Dias passei por ruas a ver caras e números. Por dias vi que essas caras, de plástico, só existiam por haver outras, de carne. Umas, com mensagem clara: uma cara e um número. As outras, algo mais complexo, que poucos se deram ao trabalho de entender.
Por ter o privilégio da informação, sabia que postes foram poupados de cartazes nestas eleições. Sobraram para corpos, que tinham caras. Juízes legislam para caras de plástico. E postes.
Vendo, imaginei a cada dia que as caras de carne tinham também números, também histórias, pai, mãe, desejos, sonhos. Vi que parte destes sentimentos era de sono, apatia, melancolia. Mas, juro, vi até sorrisos. Até melhores do que os das caras de plástico, apesar do photoshop.
Refleti sobre economia. Quantas caras de carne valiam uma de plástico? Levando em conta o regulador mercado, aquele que existia antes da crise americana, certamente muitas. Vi que eram jovens as de carne, ganhavam seus primeiros trocados. As de plástico, até mais jovens, tinham mais valor agregado, e custos: marketing, fotógrafo, designer, gráfica, material, logística. As de carne, apenas um pai e uma mãe para produzir, um baixo custo, mas nada de valor. Uma relação muito desigual.
Tive pensamentos até mais complexos. Fantasiei que as de plástico tentavam dizer algo sobre um novo mundo, embora para isso só mostrassem uma cara, e um número. Sugeriam sobre um melhor momento para muitas caras, mas que fossem todas de plástico, é claro.
As outras não defendiam posição, pensei. Afinal, estão lá paradas, inertes, apenas existem pelo capricho do juiz, que poupou os postes de tal vexame. Não existem, são apenas corpos, com uma cara.
Idealizei contradições em luta: as de plástico defendendo sua importância. Afinal, movimentam a economia, pagam impostos, sustentam a saúde, os transportes, que as tais outras caras, de carne, usam e abusam. Daí seu valor. Por seu lado, as de carne diriam que também pagam impostos, eles estão embutidos em cada lata de leite, em cada bujão de gás, e que o preço por morarem longe é altíssimo, culpa das de plástico, que inventaram este modelo, cheio de carros com caras de plástico. Devaneio reducionista, eu sei.
Enlouqueci imaginando coisas. Uma revolução onde as caras de carne tomariam os cartazes, eliminariam as de plástico, reinventariam mensagens no espaço conquistado. Dizendo tudo de direito, cada um no seu quadrado.
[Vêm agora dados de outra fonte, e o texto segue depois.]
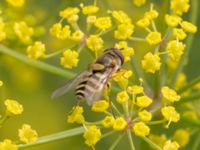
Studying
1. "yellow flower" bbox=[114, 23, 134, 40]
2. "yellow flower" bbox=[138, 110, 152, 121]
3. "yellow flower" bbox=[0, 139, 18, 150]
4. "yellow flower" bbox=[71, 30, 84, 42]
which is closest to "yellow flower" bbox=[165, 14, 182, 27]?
"yellow flower" bbox=[114, 23, 134, 40]

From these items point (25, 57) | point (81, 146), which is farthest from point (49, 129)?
point (25, 57)

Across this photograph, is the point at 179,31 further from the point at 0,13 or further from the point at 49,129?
the point at 49,129

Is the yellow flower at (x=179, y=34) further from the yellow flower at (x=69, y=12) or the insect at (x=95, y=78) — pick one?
the yellow flower at (x=69, y=12)

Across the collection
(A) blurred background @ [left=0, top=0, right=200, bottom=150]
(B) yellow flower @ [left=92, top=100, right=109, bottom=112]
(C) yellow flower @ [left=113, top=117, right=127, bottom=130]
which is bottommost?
(C) yellow flower @ [left=113, top=117, right=127, bottom=130]

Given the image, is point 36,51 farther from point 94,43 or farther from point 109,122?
point 109,122

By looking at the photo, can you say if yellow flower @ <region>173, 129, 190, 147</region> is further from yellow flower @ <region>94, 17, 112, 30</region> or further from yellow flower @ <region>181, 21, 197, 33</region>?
yellow flower @ <region>94, 17, 112, 30</region>

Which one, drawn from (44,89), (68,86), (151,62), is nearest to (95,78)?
(68,86)
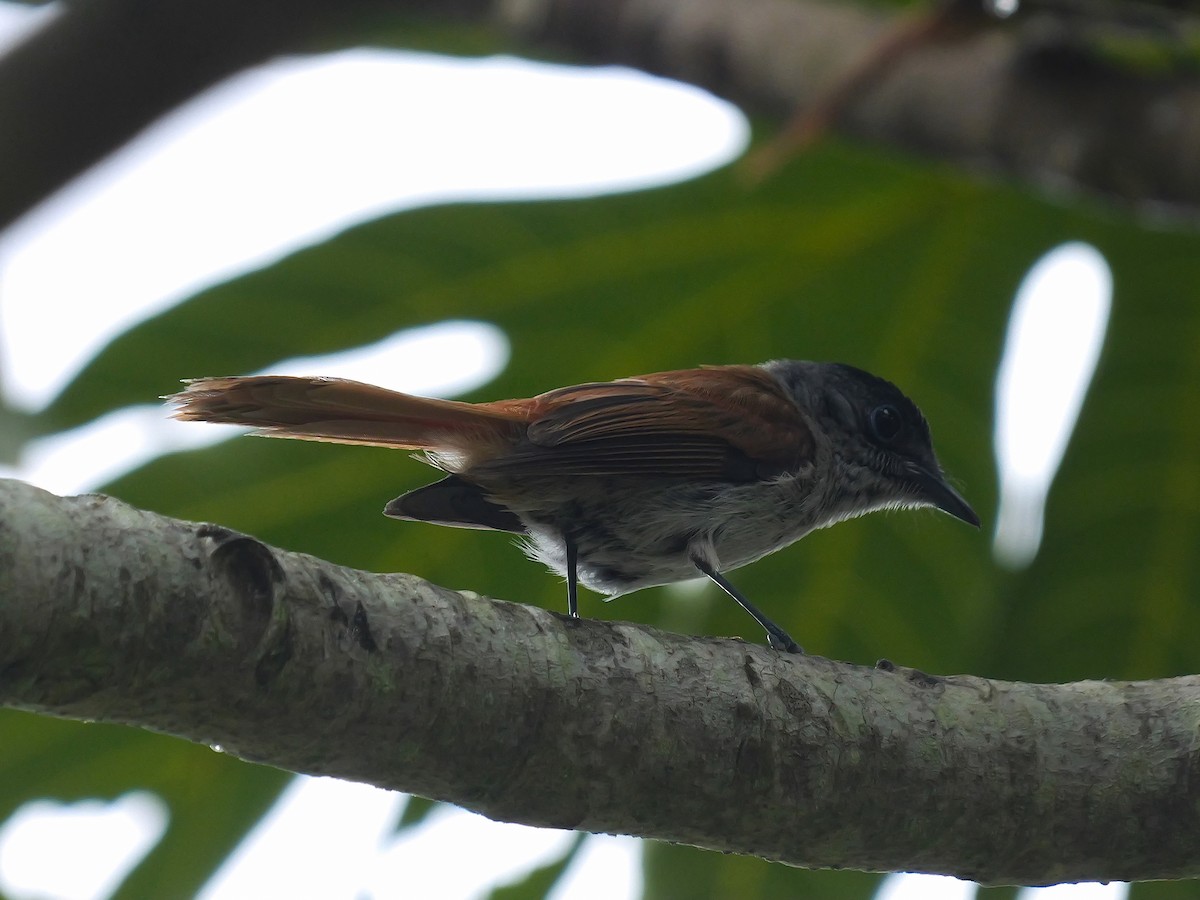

Mas, caí na real. A verdade seria cruel. Os designers revolucionários impediriam tal movimento. Ali não caberiam tantas letras. Iriam sugerir poucas, mas belas, talvez apenas um número. E uma cara, sem dúvida, para ilustrar. Que usassem outros meios: TV, podcast, blog, banquinho, discurso no poste. Claro, neste caso se os juízes deixassem.